Do you know if there are any supposed health benefits to eating raw honey? I know that they say heat often does destroy certain qualities in some foods. Hmmmmmm......


----------



## Batt (Sep 8, 2006)

With comb honey you get wax....That's all. Now there may be some things (enzymes, minerals, bee parts) in the wax that are not in the extracted honey, but that is the only difference.

Local (as opposed to imported) honey is usually just de-capped comb honey that is spun in a centrifuge to get it out of the comb and then strained thru a mesh to remove loose wax and before mentioned bee body parts. Very few bees are injured in the process, but occasionally....Then the comb can be reused by the bees for the next batch of honey. The comb can be used several times.


----------



## Ed0517 (Aug 28, 2005)

DixyDoodle said:


> So it is considered "raw" as opposed to that in bottles--even if sold by a farmer's market type setting?
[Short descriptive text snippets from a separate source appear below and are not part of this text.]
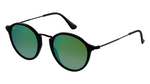 Ray-Ban RB2447-S-9014J-49-21-145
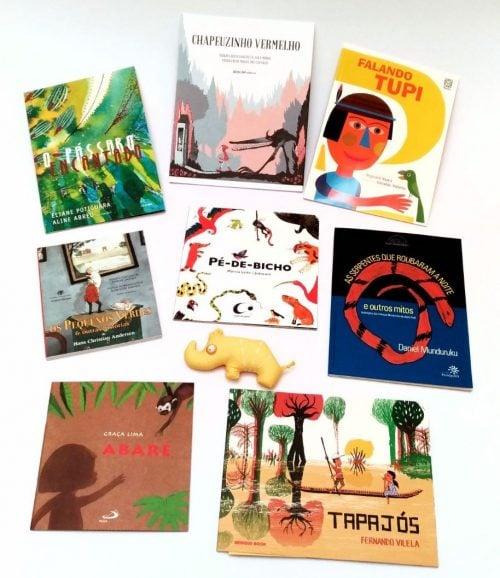 literatura indígena quindim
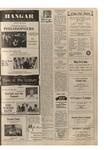 Galway Advertiser 1971/1971_10_21/GA_21101971_E1_005.pdf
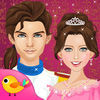 Dress Up - Princess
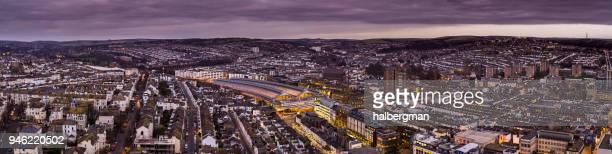 Aerial Panorama of Brighton at Twilight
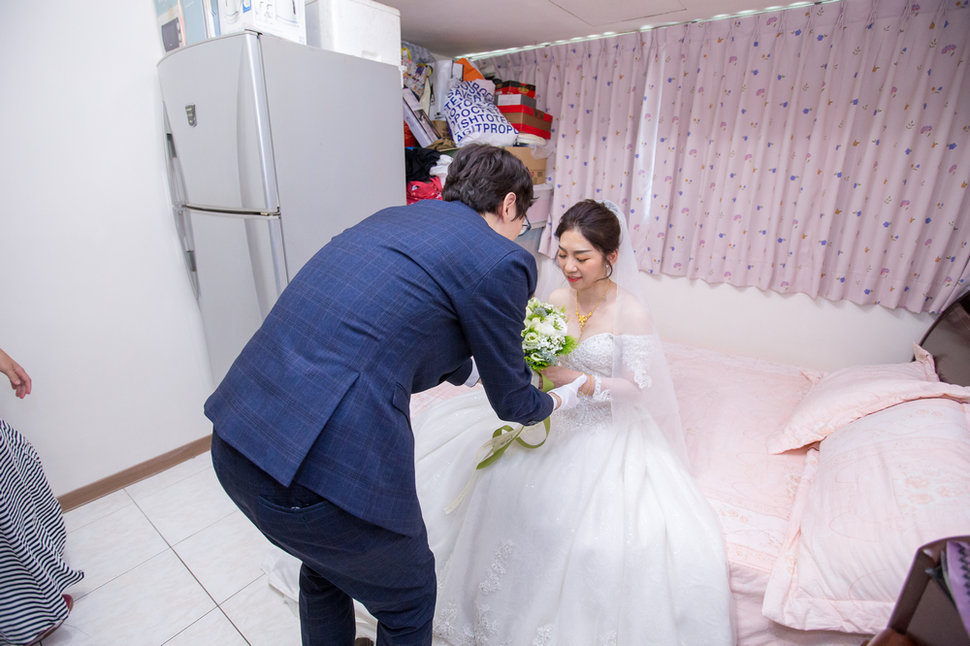 HANK0601-4 - 蛋拔婚禮攝影《結婚吧》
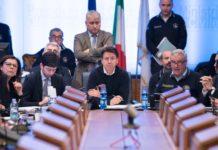 Αναβλήθηκαν τρεις αγώνες της Serie A λόγω κοροναϊού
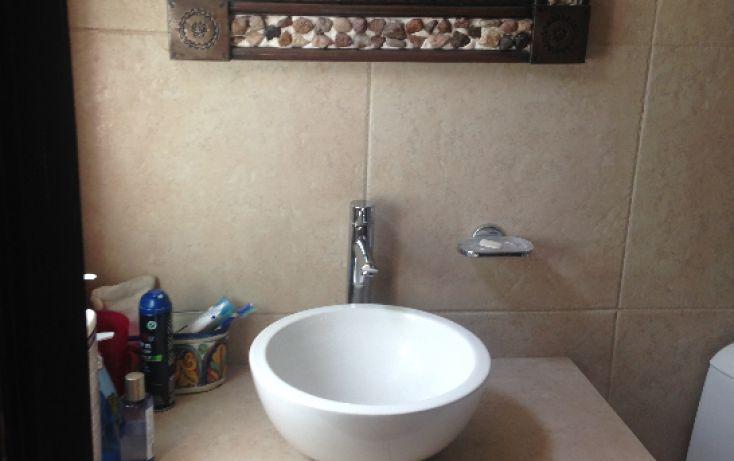 Foto de casa en venta en, los pinos, san pedro cholula, puebla, 1140799 no 12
Comb honey HAS to be raw. Bottled MAY be raw, but large producers are going to heat it in processing so it flows better. Farmer Jim may not. He may just put his frames in an extractor, spin, filter, and bottle. Then Jim's is raw, even in the bottle.


----------



## indypartridge (Oct 26, 2004)

I heard a lecture from an apitherapy guru awhile back. He claimed that when the bees polish the cells before depositing honey, they use small amounts of propolis, and thus eating honey in the comb had additional health beneifits due to the propolis. During the lecture, he asked for volunteers - anyone with sinus congestion - and had them eat some comb honey - a couple teaspoons. Several reported that their sinuses cleared shortly afterward.


----------



## DixyDoodle (Nov 15, 2005)

indypartridge, that's interesting!  Perhaps I'll do a search of propolis and see what I can find out.

Ok, a few more questions:

---is honey bought from large supermarkets ALWAYS processed? I was thinking maybe it's something like milk, that processing kills possibly harmful bacteria? Oh well, IMO, I think raw honey is better, anyhoo!

---and what about if someone is allergic to bee venom, is there any chance that they could have a reaction to comb honey? I know, the venom isn't actually getting into their blood this way, but eating bee parts includes a possible venom sack in there somewhere, at least theoretically?


----------



## boren (Jan 7, 2004)

I eat comb while extracting, I eat honey out of my backyard, it doesn't change my allergies the least little bit.


----------



## turtlehead (Jul 22, 2005)

DixyDoodle said:


> I was thinking maybe it's something like milk, that processing kills possibly harmful bacteria?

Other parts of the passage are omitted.